TASK TO CARRY OUT> If a line in the records below includes the word "Vietnam", count it, then give the total and nothing else.

MATERIAL SUPPLIED>
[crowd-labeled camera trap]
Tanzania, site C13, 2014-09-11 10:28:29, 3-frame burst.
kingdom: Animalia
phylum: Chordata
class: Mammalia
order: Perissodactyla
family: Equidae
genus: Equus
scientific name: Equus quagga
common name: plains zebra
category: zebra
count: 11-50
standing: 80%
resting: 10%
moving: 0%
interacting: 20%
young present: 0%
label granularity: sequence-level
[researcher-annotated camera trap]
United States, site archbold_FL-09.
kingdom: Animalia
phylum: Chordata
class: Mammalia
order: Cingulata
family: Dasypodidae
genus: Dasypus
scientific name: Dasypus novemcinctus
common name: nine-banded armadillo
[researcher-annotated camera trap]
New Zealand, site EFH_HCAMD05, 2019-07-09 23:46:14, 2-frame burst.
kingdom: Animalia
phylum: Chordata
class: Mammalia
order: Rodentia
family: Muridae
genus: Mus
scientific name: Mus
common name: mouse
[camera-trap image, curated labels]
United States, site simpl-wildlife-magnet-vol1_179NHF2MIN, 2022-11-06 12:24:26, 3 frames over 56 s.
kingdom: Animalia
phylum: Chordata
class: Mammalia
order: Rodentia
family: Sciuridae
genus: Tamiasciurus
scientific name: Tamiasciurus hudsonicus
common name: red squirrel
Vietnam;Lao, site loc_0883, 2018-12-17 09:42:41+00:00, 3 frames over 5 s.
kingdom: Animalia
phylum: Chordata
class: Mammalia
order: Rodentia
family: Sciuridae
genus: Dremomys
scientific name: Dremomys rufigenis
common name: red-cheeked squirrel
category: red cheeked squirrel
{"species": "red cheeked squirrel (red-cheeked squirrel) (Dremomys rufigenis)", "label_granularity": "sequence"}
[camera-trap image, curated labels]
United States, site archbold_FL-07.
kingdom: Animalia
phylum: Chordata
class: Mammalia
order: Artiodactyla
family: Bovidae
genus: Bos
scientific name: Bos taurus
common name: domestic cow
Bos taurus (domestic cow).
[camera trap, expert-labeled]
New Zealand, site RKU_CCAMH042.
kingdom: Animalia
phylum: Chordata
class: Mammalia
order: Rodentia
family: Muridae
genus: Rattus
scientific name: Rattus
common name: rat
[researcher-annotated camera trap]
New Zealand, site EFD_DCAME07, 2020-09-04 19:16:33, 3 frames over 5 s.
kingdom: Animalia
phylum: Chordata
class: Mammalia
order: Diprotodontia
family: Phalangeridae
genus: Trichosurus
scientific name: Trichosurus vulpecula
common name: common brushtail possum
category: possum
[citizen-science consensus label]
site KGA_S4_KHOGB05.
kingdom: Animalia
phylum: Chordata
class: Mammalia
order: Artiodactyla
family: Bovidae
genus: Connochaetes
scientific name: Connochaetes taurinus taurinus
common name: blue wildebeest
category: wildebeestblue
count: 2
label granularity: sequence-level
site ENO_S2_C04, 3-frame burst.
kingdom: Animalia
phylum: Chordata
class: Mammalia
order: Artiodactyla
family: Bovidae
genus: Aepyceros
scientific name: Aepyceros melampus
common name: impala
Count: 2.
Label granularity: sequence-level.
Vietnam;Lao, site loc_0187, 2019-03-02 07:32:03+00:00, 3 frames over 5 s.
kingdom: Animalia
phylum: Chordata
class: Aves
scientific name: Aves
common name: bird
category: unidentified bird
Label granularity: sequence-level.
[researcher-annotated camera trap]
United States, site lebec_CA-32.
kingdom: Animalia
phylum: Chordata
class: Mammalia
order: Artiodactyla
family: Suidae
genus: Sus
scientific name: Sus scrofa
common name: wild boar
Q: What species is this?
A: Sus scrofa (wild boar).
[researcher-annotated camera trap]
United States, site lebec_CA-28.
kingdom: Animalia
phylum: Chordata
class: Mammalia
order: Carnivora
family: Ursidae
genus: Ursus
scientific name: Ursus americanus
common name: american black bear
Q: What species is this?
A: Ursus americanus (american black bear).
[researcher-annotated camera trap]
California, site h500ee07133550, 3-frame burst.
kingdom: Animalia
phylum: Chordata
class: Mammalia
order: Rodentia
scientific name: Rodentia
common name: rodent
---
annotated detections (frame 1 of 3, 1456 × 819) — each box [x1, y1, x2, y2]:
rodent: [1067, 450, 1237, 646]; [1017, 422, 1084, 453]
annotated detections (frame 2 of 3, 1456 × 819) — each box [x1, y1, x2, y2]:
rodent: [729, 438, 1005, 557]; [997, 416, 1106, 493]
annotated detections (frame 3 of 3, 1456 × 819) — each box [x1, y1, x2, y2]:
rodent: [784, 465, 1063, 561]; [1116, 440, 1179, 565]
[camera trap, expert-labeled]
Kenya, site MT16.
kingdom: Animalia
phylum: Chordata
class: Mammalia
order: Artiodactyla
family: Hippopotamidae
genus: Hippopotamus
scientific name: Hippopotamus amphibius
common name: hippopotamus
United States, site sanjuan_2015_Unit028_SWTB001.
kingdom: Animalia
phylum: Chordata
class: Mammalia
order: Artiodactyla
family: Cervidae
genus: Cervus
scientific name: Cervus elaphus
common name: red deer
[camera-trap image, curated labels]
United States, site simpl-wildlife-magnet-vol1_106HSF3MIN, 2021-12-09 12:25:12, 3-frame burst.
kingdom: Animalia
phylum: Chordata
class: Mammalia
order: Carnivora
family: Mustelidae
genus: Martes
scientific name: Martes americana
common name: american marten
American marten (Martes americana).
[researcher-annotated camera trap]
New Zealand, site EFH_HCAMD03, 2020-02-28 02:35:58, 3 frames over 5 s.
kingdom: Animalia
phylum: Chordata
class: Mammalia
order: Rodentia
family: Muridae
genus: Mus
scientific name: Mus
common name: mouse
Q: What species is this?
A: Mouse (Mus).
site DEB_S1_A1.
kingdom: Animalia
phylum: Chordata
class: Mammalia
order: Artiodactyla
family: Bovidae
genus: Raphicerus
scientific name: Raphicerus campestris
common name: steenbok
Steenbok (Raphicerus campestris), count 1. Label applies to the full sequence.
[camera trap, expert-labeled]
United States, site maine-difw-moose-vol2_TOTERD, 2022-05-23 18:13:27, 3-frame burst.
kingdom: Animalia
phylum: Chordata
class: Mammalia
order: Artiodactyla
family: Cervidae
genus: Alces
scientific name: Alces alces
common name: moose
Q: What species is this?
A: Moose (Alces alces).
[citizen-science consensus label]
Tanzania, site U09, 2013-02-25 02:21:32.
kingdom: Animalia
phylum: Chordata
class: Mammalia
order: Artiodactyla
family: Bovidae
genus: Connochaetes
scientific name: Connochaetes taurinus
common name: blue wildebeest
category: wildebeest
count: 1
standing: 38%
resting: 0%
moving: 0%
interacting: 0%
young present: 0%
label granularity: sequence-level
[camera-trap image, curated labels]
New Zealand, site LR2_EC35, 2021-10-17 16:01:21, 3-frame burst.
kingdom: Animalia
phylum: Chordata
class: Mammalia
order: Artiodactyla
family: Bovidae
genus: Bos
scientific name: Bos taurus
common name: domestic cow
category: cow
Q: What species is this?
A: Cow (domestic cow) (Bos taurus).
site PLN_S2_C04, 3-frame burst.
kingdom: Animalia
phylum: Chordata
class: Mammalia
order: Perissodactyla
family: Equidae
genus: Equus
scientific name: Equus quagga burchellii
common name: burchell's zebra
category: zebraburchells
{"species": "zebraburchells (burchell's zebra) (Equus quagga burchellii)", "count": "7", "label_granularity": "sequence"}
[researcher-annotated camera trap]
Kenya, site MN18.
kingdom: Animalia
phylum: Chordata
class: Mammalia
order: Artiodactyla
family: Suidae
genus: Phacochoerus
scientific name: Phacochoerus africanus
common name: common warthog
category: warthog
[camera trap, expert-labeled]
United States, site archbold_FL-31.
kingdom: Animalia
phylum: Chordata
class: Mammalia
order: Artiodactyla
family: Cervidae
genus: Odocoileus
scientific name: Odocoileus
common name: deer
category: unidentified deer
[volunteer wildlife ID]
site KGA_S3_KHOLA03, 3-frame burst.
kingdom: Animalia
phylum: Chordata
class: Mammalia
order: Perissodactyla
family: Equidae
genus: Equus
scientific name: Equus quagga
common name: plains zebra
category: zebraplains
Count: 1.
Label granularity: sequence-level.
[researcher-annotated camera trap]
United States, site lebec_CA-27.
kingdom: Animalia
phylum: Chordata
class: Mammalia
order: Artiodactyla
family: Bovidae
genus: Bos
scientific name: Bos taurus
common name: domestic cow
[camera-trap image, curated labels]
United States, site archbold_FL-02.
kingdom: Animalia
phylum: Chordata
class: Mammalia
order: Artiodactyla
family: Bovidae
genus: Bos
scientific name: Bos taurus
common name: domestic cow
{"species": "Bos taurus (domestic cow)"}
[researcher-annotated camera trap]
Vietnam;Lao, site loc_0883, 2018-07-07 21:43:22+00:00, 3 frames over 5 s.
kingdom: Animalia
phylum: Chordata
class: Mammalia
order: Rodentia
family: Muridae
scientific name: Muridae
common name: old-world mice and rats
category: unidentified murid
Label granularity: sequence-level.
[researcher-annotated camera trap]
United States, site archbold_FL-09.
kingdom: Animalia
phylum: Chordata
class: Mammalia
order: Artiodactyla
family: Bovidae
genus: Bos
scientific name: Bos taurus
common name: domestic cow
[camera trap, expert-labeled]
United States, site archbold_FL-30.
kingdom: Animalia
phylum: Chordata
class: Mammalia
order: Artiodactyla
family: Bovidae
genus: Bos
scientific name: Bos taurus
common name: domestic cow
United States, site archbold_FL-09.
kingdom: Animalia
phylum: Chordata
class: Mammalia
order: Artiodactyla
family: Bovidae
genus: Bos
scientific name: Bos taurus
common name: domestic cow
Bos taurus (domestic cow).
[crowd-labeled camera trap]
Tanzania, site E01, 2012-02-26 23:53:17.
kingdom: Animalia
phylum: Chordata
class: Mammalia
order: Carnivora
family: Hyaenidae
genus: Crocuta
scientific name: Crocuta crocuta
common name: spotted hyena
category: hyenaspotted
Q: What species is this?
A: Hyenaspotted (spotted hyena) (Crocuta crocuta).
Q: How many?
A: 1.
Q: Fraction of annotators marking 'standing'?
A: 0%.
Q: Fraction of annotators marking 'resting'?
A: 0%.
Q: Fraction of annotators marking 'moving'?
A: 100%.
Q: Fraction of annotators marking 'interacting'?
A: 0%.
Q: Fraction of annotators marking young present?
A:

YOUR RESPONSE> 3